For September's creative worship evening we had a go at 'word-painting', a term coined by John Ruskin to describe the process of spending time looking at something that moves you and writing a detailed description of it. We broke off and found objects around in SofaChurch and the old church attached to it and word painted. After we read them and discussed how God could speak through this creative exercise. Here is what we came up with:She sat solitary and imposing, stretching forth to some unseen shaft of light. Its silence was deafening but its mood spoke volumes. The silent and attentive witness to the ponderings of man, wise but unspeaking, seeing and not saying. Its soft broad leaves, gently caressing the air, like the hands of a knowing mother, quietly waiting in the background.
Still, calm and settled in a small self contained vacuum. Oxygen and hydrogen mix clear, as prisms of light glimmer and glint through the crystal incisions of the vessel. Angled reflections refract and bend the mind’s eye, some things are seen as others are unseen. Droplets of life’s fluid solution cling firm to the sides, not to be wasted, but to rejoin the clarity of the pool at the base or, to find the ultimate destination and create energy and vitality anew.
Shiny burnished blackened wood. Bearing scars to past performances. Rows of yellowed ebony and ivory silently attentive. Open and receptive, anticipating contact. A respected elder, upright angular and awkwardly posed, promising sound echoing, thunderous rousing, vibrating, filling, consuming, transcending the physical form in worship.

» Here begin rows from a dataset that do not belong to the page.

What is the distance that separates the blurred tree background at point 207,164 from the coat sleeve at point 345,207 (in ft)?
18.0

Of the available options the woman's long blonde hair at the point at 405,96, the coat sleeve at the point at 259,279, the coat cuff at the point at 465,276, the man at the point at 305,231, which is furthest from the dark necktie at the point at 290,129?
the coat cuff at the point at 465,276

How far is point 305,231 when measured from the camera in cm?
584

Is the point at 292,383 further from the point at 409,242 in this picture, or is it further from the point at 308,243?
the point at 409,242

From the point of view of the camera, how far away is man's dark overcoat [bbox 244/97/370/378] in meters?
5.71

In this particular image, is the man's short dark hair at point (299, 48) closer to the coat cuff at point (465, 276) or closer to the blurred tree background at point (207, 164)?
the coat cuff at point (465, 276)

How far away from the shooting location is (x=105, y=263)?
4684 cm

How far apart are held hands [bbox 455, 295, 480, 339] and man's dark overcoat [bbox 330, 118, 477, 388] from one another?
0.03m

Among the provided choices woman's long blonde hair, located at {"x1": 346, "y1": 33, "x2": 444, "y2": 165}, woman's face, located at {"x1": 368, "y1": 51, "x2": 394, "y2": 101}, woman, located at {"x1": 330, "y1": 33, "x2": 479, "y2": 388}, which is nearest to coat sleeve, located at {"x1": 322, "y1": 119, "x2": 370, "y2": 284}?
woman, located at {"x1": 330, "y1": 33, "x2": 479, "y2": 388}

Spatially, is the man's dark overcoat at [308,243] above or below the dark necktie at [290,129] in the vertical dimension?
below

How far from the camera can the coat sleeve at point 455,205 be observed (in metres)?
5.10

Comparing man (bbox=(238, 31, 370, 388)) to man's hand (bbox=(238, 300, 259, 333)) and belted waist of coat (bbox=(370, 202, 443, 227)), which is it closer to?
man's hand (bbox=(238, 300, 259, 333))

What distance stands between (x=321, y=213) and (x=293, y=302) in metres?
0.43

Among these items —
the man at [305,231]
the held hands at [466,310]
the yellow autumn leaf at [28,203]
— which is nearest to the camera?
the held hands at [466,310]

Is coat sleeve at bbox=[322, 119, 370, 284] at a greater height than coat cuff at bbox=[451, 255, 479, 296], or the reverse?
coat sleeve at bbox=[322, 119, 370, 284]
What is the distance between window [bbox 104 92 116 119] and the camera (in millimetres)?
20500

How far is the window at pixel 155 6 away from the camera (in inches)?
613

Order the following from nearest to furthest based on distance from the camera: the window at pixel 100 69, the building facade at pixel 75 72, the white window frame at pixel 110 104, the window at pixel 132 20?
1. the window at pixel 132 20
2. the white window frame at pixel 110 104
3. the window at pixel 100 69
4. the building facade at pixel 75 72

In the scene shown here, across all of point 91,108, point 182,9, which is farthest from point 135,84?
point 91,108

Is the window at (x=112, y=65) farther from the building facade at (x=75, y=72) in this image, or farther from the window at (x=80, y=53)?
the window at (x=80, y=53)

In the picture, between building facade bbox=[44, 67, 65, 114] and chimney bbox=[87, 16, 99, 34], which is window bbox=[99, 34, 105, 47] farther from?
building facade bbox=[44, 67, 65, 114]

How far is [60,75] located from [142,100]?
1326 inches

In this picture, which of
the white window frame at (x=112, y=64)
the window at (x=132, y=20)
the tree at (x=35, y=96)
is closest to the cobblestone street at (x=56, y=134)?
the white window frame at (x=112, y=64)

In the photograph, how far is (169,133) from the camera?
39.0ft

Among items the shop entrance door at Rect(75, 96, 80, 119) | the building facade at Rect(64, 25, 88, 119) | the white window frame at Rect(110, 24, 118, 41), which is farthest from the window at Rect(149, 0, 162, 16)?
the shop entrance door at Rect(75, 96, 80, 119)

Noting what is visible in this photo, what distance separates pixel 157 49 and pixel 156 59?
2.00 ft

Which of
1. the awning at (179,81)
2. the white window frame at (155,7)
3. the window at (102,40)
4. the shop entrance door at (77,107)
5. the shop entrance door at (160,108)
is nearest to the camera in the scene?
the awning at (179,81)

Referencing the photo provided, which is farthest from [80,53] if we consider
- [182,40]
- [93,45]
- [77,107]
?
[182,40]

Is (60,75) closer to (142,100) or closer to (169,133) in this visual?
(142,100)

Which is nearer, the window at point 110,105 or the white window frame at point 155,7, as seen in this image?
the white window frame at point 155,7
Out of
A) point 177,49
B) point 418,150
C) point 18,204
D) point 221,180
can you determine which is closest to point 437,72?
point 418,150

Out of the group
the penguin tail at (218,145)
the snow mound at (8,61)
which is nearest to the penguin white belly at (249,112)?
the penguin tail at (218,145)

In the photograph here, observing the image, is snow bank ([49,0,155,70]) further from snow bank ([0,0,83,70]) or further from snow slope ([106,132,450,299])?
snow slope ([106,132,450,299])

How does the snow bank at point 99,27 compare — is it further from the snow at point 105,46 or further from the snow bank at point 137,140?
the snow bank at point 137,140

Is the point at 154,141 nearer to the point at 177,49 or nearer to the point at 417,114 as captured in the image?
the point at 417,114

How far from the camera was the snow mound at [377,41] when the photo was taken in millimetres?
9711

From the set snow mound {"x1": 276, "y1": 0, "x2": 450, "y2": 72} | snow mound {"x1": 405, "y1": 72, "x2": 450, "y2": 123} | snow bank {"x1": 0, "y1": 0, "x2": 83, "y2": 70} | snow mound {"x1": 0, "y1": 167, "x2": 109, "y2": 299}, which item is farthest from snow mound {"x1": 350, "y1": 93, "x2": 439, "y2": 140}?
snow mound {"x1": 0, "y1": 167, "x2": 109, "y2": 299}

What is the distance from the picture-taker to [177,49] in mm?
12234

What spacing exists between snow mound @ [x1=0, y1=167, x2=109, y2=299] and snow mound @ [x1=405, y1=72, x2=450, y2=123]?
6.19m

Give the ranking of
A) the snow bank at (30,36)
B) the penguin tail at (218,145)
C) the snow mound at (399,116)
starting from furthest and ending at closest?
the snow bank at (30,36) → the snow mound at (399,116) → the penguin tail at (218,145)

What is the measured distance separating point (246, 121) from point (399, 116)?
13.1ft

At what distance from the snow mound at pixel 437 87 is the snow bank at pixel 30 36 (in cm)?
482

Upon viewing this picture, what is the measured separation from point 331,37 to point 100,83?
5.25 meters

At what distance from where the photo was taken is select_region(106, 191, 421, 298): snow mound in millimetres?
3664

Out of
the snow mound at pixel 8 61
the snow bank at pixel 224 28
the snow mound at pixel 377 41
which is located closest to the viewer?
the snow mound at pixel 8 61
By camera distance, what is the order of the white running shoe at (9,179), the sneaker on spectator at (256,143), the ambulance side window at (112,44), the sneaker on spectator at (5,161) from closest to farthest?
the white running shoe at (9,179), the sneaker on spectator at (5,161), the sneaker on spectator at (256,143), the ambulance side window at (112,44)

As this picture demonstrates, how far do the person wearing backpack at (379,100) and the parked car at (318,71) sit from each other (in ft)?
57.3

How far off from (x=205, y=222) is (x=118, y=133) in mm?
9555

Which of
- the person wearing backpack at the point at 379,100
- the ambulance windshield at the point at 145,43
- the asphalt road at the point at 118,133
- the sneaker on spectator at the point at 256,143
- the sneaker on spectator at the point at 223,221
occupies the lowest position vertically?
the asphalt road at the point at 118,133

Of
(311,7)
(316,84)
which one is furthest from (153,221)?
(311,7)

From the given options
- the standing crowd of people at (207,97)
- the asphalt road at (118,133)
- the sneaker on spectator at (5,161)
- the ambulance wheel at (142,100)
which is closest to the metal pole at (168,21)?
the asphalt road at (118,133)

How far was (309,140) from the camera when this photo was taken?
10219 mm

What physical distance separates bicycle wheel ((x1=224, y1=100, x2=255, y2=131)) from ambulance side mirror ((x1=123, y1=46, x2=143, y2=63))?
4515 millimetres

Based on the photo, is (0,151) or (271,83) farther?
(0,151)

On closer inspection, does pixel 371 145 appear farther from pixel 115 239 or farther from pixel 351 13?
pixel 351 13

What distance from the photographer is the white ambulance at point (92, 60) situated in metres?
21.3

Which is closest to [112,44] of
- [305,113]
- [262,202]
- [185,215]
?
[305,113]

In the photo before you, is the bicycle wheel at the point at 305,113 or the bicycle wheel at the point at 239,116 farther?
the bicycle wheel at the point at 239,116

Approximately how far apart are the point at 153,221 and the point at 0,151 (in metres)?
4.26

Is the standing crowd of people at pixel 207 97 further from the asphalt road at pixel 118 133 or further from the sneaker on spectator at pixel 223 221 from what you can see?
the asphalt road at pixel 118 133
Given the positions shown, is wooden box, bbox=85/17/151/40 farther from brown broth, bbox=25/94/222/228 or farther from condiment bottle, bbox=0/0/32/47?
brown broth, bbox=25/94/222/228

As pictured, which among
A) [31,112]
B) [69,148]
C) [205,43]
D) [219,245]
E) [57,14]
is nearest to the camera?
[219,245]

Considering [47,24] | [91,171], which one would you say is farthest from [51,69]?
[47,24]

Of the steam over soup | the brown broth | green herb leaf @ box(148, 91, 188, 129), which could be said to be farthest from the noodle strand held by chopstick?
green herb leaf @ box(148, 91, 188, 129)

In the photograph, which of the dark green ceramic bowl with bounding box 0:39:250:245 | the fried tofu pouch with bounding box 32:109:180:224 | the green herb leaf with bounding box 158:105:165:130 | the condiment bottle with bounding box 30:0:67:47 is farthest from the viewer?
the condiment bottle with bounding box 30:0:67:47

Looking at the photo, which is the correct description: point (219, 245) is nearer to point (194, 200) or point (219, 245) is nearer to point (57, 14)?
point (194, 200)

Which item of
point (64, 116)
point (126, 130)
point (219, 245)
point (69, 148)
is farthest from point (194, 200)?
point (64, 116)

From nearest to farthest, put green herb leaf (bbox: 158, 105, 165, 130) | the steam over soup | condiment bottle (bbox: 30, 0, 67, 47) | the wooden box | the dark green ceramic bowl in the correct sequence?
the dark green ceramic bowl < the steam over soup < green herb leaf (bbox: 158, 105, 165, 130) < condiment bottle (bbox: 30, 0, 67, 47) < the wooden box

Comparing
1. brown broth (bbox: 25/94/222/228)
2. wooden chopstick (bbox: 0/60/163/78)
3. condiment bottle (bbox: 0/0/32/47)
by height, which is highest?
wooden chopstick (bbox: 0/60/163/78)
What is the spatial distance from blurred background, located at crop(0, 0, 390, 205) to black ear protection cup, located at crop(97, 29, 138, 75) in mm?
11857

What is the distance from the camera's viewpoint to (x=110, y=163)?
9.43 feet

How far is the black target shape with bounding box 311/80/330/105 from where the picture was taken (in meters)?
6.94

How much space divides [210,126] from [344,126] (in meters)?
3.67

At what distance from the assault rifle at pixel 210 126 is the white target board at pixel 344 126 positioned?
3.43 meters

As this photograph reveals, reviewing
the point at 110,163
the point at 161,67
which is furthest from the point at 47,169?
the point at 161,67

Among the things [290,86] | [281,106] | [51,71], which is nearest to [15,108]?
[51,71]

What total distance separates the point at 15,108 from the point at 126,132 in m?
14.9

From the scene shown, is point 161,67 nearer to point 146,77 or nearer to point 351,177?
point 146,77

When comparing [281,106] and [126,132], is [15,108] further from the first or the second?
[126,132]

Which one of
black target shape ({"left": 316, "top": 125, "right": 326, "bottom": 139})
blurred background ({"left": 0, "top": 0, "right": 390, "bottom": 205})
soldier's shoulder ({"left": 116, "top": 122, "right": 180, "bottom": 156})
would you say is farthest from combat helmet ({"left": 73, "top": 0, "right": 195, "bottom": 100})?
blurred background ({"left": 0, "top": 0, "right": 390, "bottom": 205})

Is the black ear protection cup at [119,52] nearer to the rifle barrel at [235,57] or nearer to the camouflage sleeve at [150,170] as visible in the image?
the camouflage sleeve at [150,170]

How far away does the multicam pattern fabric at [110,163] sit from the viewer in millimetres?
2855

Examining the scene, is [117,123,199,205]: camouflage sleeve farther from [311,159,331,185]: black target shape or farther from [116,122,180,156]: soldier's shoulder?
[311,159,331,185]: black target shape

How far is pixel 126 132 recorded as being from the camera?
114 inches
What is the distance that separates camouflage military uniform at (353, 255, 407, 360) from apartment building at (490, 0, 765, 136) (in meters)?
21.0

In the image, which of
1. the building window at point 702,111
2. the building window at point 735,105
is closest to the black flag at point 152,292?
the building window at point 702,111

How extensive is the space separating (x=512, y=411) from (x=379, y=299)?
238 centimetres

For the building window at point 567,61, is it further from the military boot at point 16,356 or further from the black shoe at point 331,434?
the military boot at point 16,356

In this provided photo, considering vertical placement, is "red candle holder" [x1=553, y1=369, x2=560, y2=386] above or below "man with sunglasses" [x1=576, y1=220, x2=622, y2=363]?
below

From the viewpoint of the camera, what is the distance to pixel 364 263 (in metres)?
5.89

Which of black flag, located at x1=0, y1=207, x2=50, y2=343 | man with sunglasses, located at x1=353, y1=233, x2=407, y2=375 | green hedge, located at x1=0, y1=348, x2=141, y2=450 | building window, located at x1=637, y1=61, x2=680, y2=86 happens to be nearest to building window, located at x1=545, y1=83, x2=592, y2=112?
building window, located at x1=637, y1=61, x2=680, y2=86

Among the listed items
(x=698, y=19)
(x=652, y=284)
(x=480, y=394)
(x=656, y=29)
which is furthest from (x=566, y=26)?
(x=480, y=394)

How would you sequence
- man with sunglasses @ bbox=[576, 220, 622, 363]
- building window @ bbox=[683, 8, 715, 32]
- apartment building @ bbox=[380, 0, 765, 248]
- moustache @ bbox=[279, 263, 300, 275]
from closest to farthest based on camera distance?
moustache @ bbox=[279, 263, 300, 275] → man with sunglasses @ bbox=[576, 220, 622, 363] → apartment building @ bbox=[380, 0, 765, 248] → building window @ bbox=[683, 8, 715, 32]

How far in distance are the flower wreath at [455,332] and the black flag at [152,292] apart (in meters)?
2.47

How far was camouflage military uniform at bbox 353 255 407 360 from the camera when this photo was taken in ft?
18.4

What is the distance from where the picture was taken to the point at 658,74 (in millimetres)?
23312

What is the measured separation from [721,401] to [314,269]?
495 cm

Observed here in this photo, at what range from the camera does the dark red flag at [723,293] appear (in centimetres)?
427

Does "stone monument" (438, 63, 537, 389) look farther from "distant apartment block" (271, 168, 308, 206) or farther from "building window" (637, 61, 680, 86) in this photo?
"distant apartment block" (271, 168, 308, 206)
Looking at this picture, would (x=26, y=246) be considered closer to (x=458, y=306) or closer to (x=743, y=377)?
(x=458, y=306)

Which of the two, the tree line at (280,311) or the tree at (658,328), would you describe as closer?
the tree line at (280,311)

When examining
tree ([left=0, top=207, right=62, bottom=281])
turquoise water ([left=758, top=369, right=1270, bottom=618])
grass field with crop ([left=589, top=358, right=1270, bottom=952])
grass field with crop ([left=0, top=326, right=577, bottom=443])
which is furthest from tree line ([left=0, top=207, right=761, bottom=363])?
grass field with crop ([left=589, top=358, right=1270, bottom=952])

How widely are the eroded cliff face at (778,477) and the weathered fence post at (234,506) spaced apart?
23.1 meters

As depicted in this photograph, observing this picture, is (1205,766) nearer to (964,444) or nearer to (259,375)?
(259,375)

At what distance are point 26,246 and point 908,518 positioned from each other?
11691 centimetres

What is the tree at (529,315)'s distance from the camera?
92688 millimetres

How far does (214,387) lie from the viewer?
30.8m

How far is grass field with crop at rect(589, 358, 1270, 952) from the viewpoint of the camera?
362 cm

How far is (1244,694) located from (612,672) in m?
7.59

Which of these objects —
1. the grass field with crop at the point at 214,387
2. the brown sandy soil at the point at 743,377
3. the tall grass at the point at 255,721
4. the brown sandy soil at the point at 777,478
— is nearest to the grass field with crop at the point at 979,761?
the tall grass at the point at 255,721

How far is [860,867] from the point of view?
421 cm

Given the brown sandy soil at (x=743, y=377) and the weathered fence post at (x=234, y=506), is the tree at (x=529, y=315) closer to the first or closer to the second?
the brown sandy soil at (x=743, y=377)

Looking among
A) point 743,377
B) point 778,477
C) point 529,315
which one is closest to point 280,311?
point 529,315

The only light spills from a spotlight outside. The small panes have purple around the edges but the middle has been eroded, the opposite of sanding paint off wood. Three paned are etched with a pattern of flowers geometrically arranged with squares with only the corners drawn like a monochrome Islamic tile. Other panes have similar patterns but they are fainter. The window chills when you look up at it all. It has been here much longer than me. Not many people will see it like this - it stands alone through the nights, unconnected to the the other ones, year on year. It is fragile; glass and thin wood. The replaced panes suggest violent moments. But it is strong enough if someone repairs the damage. Someone must look after it from time to time, painting the wood to prevent it from rotting. It stands tall, quiet, cold. But it is ready to let the light through when the sun rises.